THE DOMESTIC PROSTITUTION of children has become a high profile subject in the media, in state legislatures and among advocacy groups. With online sites such as Craigslist and Backpage recently coming under fire as key facilitators in the sex trade industry, individuals are now taking notice of an issue once perceived as mostly an international dilemma. As a result, many states--most recently Texas'--have turned attention to the domestic victims of these crimes, changing law to reflect a child's status as a victim--not a criminal or a prostitute.

Indeed, the adults who torment and sell young girls have also seen a change in the way courts view their crimes. For example:

* California, 2010: A man was sentenced to 10 years for Interstate Transportation of a Minor for Sex, to be served concurrently with the 51-year sentence he is currently serving for murder.
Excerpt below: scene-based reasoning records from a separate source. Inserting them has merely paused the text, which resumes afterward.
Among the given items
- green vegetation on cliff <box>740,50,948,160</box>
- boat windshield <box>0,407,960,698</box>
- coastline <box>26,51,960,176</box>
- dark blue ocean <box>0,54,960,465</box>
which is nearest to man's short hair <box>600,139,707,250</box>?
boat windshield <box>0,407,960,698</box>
His victim was a 15-year-old runaway from Montana, who he offered as a prostitute on Craigslist.

* Oregon, 2010: A Seattle resident was sentenced to nearly 15 years in prison after pleading guilty in March to Sex Trafficking of a Minor. He forced a 15-year-old to post ads on Craigslist and drove her to "meetings" in the fall of 2008.

* Michigan, 2009: A man was found guilty on eight counts of child prostitution and child pornography and sentenced to 35 years in prison. He was also charged with Running a Child Exploitation Enterprise. This was the first conviction nationwide under the Adam Walsh Act, created by Congress in 2006. He forced the victims to list themselves "on and other Internet websites."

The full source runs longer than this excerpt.